▶ **Set of tasks**
a – In the decision-making article, which journal published the Stanford research?
b – Condense the paragraph of the decision-making article that opens with "These scientists and engineers developed" into a shorter version that keeps its main facts.
c – Copy the decision-making article word for word, starting with "In the course" and going on through "in neural activity.".

▶ **Study text**

A team of neuroscientists and engineers have developed a system that can show the neural process of decision making in real-time, including the mental process of flipping between options before expressing a final choice.

In the course of deciding whether to keep reading this article, you may change your mind several times. While your final choice will be obvious to an observer – you’ll continue to scroll and read, or you’ll click on another article – any internal deliberations you had along the way will most likely be inscrutable to anyone but you. That clandestine hesitation is the focus of research, published Jan. 20 in Nature, by Stanford University researchers who study how cognitive deliberations are reflected in neural activity.

These scientists and engineers developed a system that read and decoded the activity of monkeys’ brain cells while the animals were asked to identify whether an animation of moving dots was shifting slightly left or right. The system successfully revealed the monkeys’ ongoing decision-making process in real-time, complete with the ebb and flow of indecision along the way.

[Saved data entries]
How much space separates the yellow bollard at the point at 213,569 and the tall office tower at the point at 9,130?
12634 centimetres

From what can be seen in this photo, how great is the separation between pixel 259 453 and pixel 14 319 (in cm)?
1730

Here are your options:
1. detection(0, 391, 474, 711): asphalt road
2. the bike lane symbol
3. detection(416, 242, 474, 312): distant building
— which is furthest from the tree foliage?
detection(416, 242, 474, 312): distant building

▶ **Results**
a – Nature, on Jan. 20.

b – The researchers built a system that read and decoded monkeys' brain-cell activity while the animals judged whether an animation of moving dots was shifting slightly left or right. It revealed the monkeys' decision-making in real time, including their wavering indecision.

c –
In the course of deciding whether to keep reading this article, you may change your mind several times. While your final choice will be obvious to an observer – you’ll continue to scroll and read, or you’ll click on another article – any internal deliberations you had along the way will most likely be inscrutable to anyone but you. That clandestine hesitation is the focus of research, published Jan. 20 in Nature, by Stanford University researchers who study how cognitive deliberations are reflected in neural activity.